The holiday season can bring up a lot of emotions for many. For some people, the holidays are their favourite time of the year, they are happy, excited, and look forward to spending time with family. For others, it can also be a stressful time of the year, especially for financial reasons. This time of year may also bring up bad memories, difficult times had with family. It is also important to remember those who have lost family members, or who are far apart from their family and are unable to spend the holidays with them. For these individuals the holiday season may bring up feelings of loneliness, sadness, and isolation.

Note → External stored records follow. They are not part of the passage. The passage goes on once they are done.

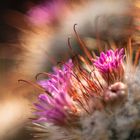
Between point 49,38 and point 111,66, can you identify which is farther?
point 49,38

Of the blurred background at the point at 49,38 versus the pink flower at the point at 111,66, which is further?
the blurred background at the point at 49,38

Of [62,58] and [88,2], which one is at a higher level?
A: [88,2]

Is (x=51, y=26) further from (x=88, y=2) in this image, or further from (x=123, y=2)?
(x=123, y=2)

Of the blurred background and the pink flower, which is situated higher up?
the blurred background

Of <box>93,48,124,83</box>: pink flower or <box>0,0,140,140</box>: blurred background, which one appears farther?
<box>0,0,140,140</box>: blurred background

It is not unusual to experience a number of different feelings that may be contributing to anxiety, depression and/or stress. So, how can you prepare yourself and cope through what may be a very stressful season?
1 Plan ahead
Try making a list of the people you want to buy gifts for, along with ideas that you might get for them. Plan your budget in advance and stick to it so that you can mitigate the possibility of overextending yourself. Getting your shopping done before the holiday rush can help to alleviate stress and anxiety surrounding last minute preparation.
2 Connect with others
Know that you are not the only one that is struggling with holiday stressors. Connecting with friends, family, or a therapist can be helpful to manage these challenges. Accepting support from people who care about us can help to alleviate stress. Additionally, being there to help those we care about can allow us to build meaningful connections and can help to make us feel better as well.
Family conflict can make it difficult to look forward to the holidays. Make sure to communicate your needs, and be realistic about what you can and cannot do. Setting boundaries with family and communicating clearly will help ensure that you are putting yourself first. It is okay to say “No”.
4 Take care of you
It is important to remember to check in with ourselves and acknowledge our own needs and feelings before, and throughout the holiday season. This might mean engaging in extra self-care activities, or treating yourself to a gift. Try planning some relaxing and enjoyable activities that are fun for yourself or the whole family to enjoy. The holidays can also be a reminder of losing a loved one. This might be a good opportunity to create new traditions in your family to keep your loved ones memory alive. Lastly, with all of the delicious food and get togethers we may end up drinking and eating more than we are used to. This may cause us to feel stress, guilt and shame. Try being gentle with yourself, it is okay to treat yourself! When planning your holidays, try fitting in opportunities to be active throughout.
5 Give back
For those that are feeling lonely and isolated during the holiday season, try engaging in a winter hobby, volunteering, or joining a group. This will allow for planned interactions, some of which can be very humbling and rewarding.
6 New year check-in
After the holidays have come and gone, reflect on the experiences you have had, and give yourself credit for all of the hard work you have put in. Acknowledging what you have done well as opposed to what may have went wrong can increase self-esteem and promote gratefulness and hope for years to come.